Despite the difficulties, Hagel told reporters he did not favor removing the prosecution of sex crimes from the authority of the military chain of command.

“Some things do need to be changed,” Hagel said. “Taking it away – the … ultimate responsibility – away from the military, I think that would just weaken the system.”

Even so, Krusinski may not face a military court over his sexual battery charge because the Arlington County prosecutor Theo Stamos decided to retain jurisdiction over the case rather than relinquish it to the military.

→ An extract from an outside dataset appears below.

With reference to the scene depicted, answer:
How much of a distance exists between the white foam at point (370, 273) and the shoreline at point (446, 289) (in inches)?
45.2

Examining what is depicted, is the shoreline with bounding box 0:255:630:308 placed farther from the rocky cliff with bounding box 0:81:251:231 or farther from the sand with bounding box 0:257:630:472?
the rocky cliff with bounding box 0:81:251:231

She said it did not make sense to hand the case over to the military since it took place in a civilian setting.

According to Pentagon officials, out of the 26,000 male and female soldiers that responded the sexual assault survey, 6.1 % of women and 1.2 percent of men said they had been subjected to sexual assault in the past year, ranging from rape to “unwanted sexual touching.”

Responding to the survey study and the arrest of the officer leading sexual assault prevention programs in the Air Force for sexually assaulting a woman while drunk, top US officials and congressional lawmakers expressed anger about the seemingly unstoppable sexual assault trend among the American armed forces.

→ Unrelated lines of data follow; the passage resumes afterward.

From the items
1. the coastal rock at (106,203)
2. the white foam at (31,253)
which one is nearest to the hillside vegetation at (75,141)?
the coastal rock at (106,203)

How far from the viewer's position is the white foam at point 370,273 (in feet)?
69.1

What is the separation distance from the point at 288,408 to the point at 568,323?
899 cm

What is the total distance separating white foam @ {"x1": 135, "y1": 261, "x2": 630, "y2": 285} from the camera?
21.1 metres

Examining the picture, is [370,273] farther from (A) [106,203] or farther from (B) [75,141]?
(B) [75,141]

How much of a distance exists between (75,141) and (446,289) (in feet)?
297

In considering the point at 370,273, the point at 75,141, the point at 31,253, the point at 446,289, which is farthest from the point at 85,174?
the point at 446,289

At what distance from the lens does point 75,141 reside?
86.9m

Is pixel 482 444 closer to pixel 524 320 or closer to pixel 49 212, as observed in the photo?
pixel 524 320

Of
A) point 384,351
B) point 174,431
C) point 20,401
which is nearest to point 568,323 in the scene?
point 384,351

“Sexual assault is a despicable crime and one of the most serious challenges facing this department,” he said. “It’s a threat to the safety and the welfare of our people and the health, reputation and trust of this institution.

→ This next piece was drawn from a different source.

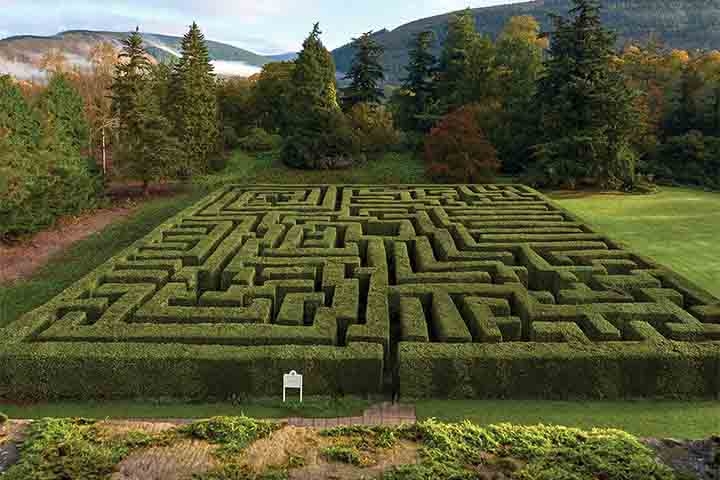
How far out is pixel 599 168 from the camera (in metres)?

“The bottom line is, I have no tolerance for this,” said President Barack Obama. “If we find out somebody’s engaging in this stuff, they’ve got to be held accountable, prosecuted, stripped of their positions, court-martialed, fired, dishonorably discharged. Period.”

Obama, however, did not at all protest the recent reversal of a guilty verdict of a top Air Force commander for persistently engaging in sexual assault offenses against female subordinates.

Female lawmakers at a Tuesday hearing of the US Senate Armed Services Committee, however, expressed outrage at testimonies offered by two senior Air Force officers, suggesting that they were making progress in “ending” the sexual assault problem in their branch.

“If the man in charge for the Air Force in preventing sexual assaults is being alleged to have committed a sexual assault this weekend,” said New York’s Democratic Senator Kirsten Gillibrand, “obviously there’s a failing in training and understanding of what sexual assault is, and how corrosive and damaging it is to good order and discipline.”

Gillibrand was referring to the arrest of the 41-year-old Air Force Lieutenant Colonel Jeff Krusinski for sexually handling a woman in parking lot of a restaurant in Arlington, Virginia.

Missouri Democratic Senator Claire McCaskill, meanwhile, announced at the same hearing that she was holding up the nomination of Lt. Gen. Susan Helms to become the vice commander of the Air Force’s Space Command due to her unexplained decision to reverse guilty verdict of the Air Force commander convicted of sexual assault.

McCaskill said she wanted more information about why General Helms overturned a jury conviction in the sexual assault case last year.

Democratic Senator Claire McCaskill from Missouri told the Air Force leaders that perceptions about the military’s handling of sexual assault cases went to the heart of the issue.

“That is the crux of the problem here, because if a victim does not believe that the system is capable of believing her, there’s no point to risking your entire career,” she said.

How difficult, she asked, would it be for a victim “to have to salute the man who had been convicted by his peers of assaulting her.”